Roma, 6 novembre 2025 – L’intelligenza artificiale potrebbe far crescere il Pil italiano fino al 18%. Ma senza un investimento serio sulle competenze, rischiamo di rimanere indietro rispetto a Stati Uniti e Cina. Lo ha detto chiaramente questa mattina Andrea Rossi, amministratore delegato e direttore generale dell’Università Campus Bio-Medico di Roma (Ucbm), intervenendo al convegno “Future skills – Capitale umano e AI per il lavoro che cambia. Dove formazione e impresa si incontrano”, organizzato da Unindustria insieme a Ucbm nella sede romana dell’associazione.
Università e imprese: un legame che fa la differenza
Il rapporto tra università e imprese non è una novità per il Campus Bio-Medico. “Da oltre vent’anni lavoriamo in questa direzione”, ha raccontato Rossi, spiegando che la partecipazione all’evento è la naturale conseguenza di questa strada. “Siamo qui proprio per questo”, ha aggiunto, sottolineando che il dialogo tra mondo accademico e aziende è una chiave fondamentale per affrontare i cambiamenti in corso.

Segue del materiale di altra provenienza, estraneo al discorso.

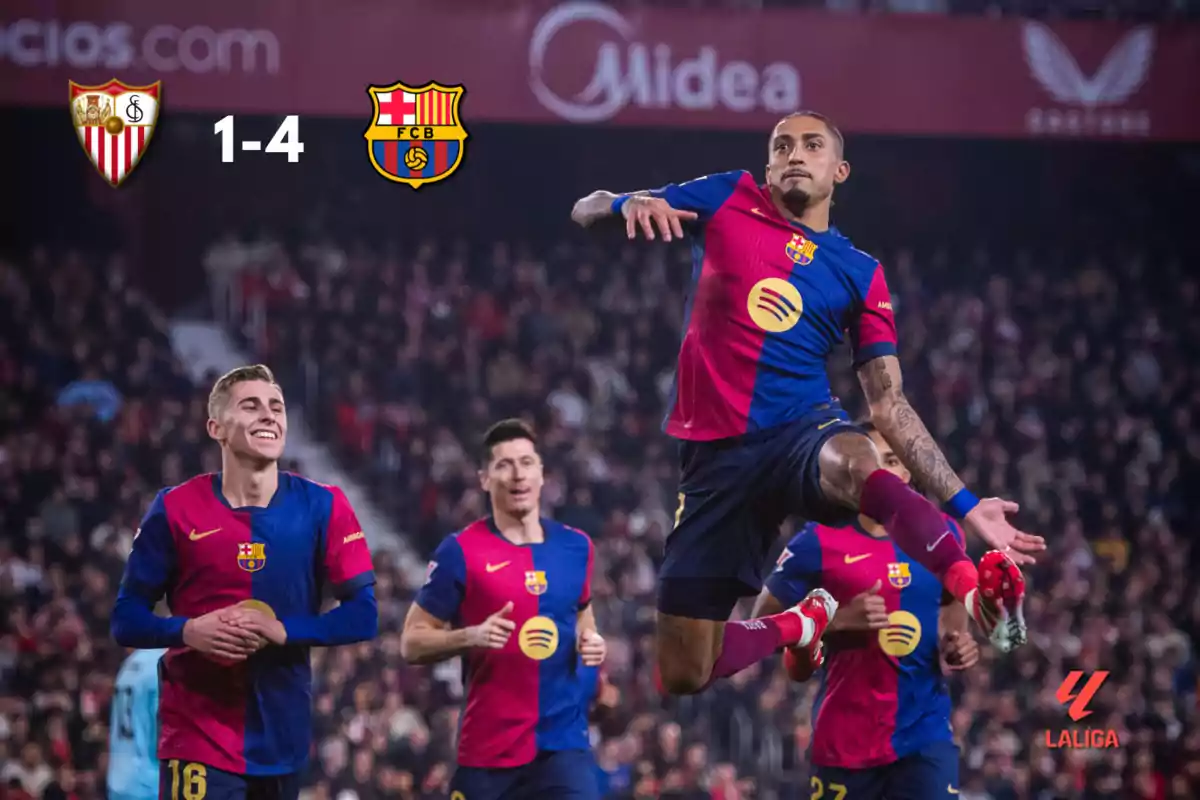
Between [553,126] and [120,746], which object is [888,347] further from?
[553,126]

La domanda di profili specializzati in intelligenza artificiale è esplosa negli ultimi anni. Ma, secondo Rossi, il vero problema non è la tecnologia, bensì il cosiddetto “collo di bottiglia” del capitale umano. “Semplicemente, mancano le competenze”, ha detto senza mezzi termini. E la difficoltà non riguarda solo i giovani che escono dall’università, ma anche milioni di lavoratori già attivi sul mercato.
La sfida delle competenze nell’era dell’AI
I dati presentati al convegno mostrano che l’Europa investe meno di Stati Uniti e Cina nello sviluppo dell’intelligenza artificiale. Il rischio, ha avvertito Rossi, è di perdere terreno nel mondo proprio a causa della carenza di figure preparate. “Serve un’azione coordinata tra università, imprese e istituzioni”, ha ribadito il numero uno di Ucbm.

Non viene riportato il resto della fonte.